----- ТЕКСТ ДЛЯ ЧТЕНИЯ

Так, с позиции автора текст может выступать как незаконченный, находящийся в динамическом состоянии, в то время как внешняя точка зрения (читателя, издателя, редактора) будет стремиться приписывать тексту законченность. На этой основе возникают многочисленные случаи конфликтов между автором и издателем[183]
.Культура, как уже сказано выше, стремится подвести черту под каноном – не только ограничивая круг канонических текстов, но и пресекая попытки (даже авторские!) изменять такие тексты и устанавливая иерархию между собственно «текстом» и «вариантами». Вариативность текста, более или менее обузданная и регламентированная в новоевропейской культуре книгопечатания, вновь усиливается в наши дни при свободном воспроизведении текстов в Интернете.
Текст соотносится с внетекстовыми структурами.

----------

> _ЗАДАНИЯ_:
1. Выпишите фрагмент из текста о вариативности: начните со слов «Так, с позиции» и закончите словами «с внетекстовыми структурами.».
2. При каком условии, согласно тексту о вариативности, вариативность текста вновь усиливается в наши дни?
Записи для работы не понадобятся.

----- ЗАПИСИ

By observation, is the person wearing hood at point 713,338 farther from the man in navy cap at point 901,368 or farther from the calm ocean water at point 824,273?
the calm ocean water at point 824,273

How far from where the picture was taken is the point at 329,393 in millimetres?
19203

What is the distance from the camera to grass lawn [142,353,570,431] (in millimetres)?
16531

----------

> _ОТВЕТЫ ПО ЗАДАНИЯМ_:
1.
Так, с позиции автора текст может выступать как незаконченный, находящийся в динамическом состоянии, в то время как внешняя точка зрения (читателя, издателя, редактора) будет стремиться приписывать тексту законченность. На этой основе возникают многочисленные случаи конфликтов между автором и издателем[183]
.Культура, как уже сказано выше, стремится подвести черту под каноном – не только ограничивая круг канонических текстов, но и пресекая попытки (даже авторские!) изменять такие тексты и устанавливая иерархию между собственно «текстом» и «вариантами». Вариативность текста, более или менее обузданная и регламентированная в новоевропейской культуре книгопечатания, вновь усиливается в наши дни при свободном воспроизведении текстов в Интернете.
Текст соотносится с внетекстовыми структурами.

2. При свободном воспроизведении текстов в Интернете.